Attendees and later filmgoers will always associate Havens acoustic workout featuring the spiritual "Motherless Child" and "Freedom" as one of the defining moments of the festival. He went on to score only one Top 40 hit, a reworking of George Harrison and the Beatles' "Here Comes The Sun," which peaked at Number 16 in 1971.
 
Havens, who was a Brooklyn native, was a mainstay of the Greenwich Village folk scene of the early-'60s, and originally mentored by songwriter Fred Neil -- best known today for writing "Everybody's Talkin.'" Eventually he attracted the attention of manager Albert Grossman of Bob Dylan and Peter, Paul & Mary fame, who secured him a contract recording for Verve Forecast.

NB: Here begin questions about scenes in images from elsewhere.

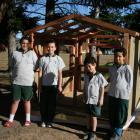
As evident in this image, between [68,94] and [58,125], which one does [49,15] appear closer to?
[68,94]

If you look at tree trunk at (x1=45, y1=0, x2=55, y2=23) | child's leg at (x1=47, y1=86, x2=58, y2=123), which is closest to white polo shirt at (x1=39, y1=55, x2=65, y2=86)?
child's leg at (x1=47, y1=86, x2=58, y2=123)

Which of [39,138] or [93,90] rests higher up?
[93,90]

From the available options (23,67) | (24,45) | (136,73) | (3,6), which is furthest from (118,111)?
(3,6)

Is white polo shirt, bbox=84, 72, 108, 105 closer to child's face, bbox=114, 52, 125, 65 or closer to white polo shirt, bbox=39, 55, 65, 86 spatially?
child's face, bbox=114, 52, 125, 65

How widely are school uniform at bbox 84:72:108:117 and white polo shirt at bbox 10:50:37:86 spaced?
1.35 metres

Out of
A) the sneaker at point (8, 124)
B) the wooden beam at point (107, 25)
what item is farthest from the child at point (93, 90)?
the sneaker at point (8, 124)

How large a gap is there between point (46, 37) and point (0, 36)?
7.13 metres

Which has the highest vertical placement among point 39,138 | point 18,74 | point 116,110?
point 18,74

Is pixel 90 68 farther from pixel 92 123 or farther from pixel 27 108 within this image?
pixel 27 108

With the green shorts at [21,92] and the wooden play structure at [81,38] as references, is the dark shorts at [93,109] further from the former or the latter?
the green shorts at [21,92]

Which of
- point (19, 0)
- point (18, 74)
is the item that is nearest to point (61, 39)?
point (18, 74)

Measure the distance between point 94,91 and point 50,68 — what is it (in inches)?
45.4

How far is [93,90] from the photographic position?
733cm

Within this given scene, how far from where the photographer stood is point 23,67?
321 inches
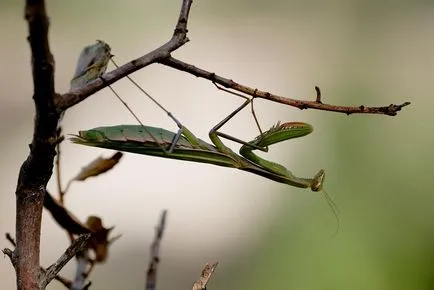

His breakthrough 1967 release, Mixed Bag, featured Havens' popular cover of Dylan's 1966 track "Just Like A Woman," along with "Handsome Johnny," which he wrote with close friend and actor, Lou Gossett, Jr.
 
Over the years, Havens, who often wore his civil liberties charity work on his sleeve, was seen on such TV shows as The Ed Sullivan Show, The Tonight Show, along with maintaining a heavy touring schedule. He appeared in the original 1972 stage production of the Who's Tommy, along with such big screen releases as Catch My Soul, Greased Lightning, Bob Dylan's ill-fated return to acting, Hearts Of Fire, and director Todd Haynes' Bob Dylan film I'm Not There.
 
In January 1993, Havens sang at President Bill Clinton's inauguration and in 2000 published his memoir, They Can't Hide Us Anymore. He was inducted into the Long Island Music Hall of Fame in 2006. Havens is survived by four daughters, five grandchildren, and "at least one grandchild." A public memorial will be announced at a later time.